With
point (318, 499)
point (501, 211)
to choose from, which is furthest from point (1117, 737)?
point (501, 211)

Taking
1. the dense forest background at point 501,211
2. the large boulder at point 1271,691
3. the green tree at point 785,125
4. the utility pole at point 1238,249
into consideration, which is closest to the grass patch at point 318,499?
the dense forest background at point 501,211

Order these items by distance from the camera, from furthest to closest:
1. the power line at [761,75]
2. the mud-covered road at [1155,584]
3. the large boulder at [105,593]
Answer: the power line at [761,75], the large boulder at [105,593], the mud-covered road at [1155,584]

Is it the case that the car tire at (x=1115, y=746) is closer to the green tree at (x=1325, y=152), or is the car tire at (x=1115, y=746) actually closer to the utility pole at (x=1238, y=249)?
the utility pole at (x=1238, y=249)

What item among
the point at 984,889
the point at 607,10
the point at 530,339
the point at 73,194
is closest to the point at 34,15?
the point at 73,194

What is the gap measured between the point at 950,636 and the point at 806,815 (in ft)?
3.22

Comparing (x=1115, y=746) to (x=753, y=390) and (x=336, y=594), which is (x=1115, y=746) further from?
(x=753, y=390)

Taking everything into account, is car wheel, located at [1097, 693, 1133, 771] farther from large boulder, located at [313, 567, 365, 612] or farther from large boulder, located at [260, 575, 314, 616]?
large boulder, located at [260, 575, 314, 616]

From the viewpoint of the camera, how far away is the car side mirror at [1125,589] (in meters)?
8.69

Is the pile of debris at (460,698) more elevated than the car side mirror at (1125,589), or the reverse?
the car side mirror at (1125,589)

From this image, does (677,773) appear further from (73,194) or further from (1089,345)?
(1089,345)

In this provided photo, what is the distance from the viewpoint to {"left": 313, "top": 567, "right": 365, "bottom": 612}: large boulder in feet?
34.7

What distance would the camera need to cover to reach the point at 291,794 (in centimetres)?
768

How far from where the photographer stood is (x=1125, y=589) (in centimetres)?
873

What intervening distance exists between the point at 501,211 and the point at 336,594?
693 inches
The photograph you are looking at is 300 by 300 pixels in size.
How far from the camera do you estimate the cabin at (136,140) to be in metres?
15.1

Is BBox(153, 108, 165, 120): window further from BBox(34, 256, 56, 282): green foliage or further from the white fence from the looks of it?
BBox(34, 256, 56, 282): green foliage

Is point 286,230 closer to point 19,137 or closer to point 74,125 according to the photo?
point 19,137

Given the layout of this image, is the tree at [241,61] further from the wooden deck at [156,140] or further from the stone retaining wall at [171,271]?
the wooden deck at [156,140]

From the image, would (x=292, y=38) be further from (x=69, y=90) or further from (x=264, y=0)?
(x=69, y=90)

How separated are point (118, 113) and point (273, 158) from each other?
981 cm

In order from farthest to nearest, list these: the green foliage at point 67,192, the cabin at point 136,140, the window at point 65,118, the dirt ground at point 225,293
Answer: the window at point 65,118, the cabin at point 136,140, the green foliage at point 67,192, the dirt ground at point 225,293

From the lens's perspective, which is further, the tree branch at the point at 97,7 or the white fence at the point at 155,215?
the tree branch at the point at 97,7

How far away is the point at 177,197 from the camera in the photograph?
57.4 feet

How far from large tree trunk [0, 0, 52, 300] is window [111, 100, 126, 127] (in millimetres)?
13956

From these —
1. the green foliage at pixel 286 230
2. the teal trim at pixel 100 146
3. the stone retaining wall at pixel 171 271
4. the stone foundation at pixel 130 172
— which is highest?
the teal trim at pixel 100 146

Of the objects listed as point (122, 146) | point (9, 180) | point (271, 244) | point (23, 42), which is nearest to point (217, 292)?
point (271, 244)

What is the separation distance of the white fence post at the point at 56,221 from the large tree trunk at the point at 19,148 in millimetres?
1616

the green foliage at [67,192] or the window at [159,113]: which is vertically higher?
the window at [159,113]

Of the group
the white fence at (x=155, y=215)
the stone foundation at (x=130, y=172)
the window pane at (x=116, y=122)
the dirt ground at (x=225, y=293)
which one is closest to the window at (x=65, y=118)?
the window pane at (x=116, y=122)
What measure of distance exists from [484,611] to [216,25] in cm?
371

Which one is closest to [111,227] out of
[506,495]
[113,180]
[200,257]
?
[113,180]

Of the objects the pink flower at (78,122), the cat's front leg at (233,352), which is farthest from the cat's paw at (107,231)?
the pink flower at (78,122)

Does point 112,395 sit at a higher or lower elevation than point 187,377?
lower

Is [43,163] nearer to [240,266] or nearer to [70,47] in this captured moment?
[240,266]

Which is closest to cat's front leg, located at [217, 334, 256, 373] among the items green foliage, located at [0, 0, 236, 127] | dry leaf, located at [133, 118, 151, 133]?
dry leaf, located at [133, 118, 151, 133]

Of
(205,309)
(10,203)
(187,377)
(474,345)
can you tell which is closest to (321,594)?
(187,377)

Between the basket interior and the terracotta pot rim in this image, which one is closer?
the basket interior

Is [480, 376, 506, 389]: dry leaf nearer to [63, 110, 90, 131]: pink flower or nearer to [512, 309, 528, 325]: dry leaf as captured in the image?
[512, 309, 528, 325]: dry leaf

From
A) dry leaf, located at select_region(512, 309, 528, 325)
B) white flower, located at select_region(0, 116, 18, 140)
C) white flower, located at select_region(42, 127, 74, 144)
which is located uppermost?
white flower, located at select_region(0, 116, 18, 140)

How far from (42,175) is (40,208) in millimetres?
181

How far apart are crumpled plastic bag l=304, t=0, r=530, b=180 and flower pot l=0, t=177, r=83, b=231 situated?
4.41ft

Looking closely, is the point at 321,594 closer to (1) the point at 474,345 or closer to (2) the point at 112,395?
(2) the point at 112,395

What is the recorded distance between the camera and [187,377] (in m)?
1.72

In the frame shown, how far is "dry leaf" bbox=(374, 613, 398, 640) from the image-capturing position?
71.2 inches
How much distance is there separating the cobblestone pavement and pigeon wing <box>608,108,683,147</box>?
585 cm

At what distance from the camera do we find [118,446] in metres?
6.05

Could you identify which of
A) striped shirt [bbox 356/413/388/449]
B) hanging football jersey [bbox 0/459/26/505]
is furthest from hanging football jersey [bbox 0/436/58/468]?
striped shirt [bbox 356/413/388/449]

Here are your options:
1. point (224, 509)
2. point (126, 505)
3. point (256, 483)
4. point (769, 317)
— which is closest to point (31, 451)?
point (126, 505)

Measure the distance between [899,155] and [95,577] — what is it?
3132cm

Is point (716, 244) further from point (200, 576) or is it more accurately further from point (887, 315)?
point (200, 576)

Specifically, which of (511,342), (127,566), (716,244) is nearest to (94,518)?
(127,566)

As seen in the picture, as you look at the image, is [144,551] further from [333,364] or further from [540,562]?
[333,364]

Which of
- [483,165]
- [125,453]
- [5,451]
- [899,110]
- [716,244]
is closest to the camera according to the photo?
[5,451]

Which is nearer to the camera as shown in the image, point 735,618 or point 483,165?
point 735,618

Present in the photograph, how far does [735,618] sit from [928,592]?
━━━━━━━━━━━━━━━━━━━━━━━━━━━━━━
# What is needed:
Extract, exactly, the lines above that begin at the line containing "What is the recorded" and end at the final line of the records; add no other text.

# Answer to this task:
What is the recorded distance between the camera and [187,377] (in m)?
1.72

In the frame shown, how far is "dry leaf" bbox=(374, 613, 398, 640) from the image-capturing position?
71.2 inches
How much distance is there separating the cobblestone pavement and pigeon wing <box>608,108,683,147</box>?
585 cm

At what distance from the camera do we find [118,446] in metres?
6.05

Could you identify which of
A) striped shirt [bbox 356/413/388/449]
B) hanging football jersey [bbox 0/459/26/505]
is furthest from hanging football jersey [bbox 0/436/58/468]?
striped shirt [bbox 356/413/388/449]

Here are your options:
1. point (224, 509)
2. point (126, 505)
3. point (256, 483)
4. point (769, 317)
— which is closest to point (31, 451)?
point (126, 505)

Measure the distance between [899,155] and [95,577] — what is it?
3132cm

Is point (716, 244) further from point (200, 576) or is it more accurately further from point (887, 315)?
point (200, 576)

Specifically, which of (511,342), (127,566), (716,244) is nearest to (94,518)?
(127,566)

As seen in the picture, as you look at the image, is [144,551] further from [333,364] or further from [540,562]?
[333,364]

Which of
- [483,165]
- [125,453]
- [5,451]
- [899,110]
- [716,244]
is closest to the camera according to the photo?
[5,451]

Which is nearer to the camera as shown in the image, point 735,618 or point 483,165?
point 735,618

Present in the photograph, how far does [735,618] sit from [928,592]?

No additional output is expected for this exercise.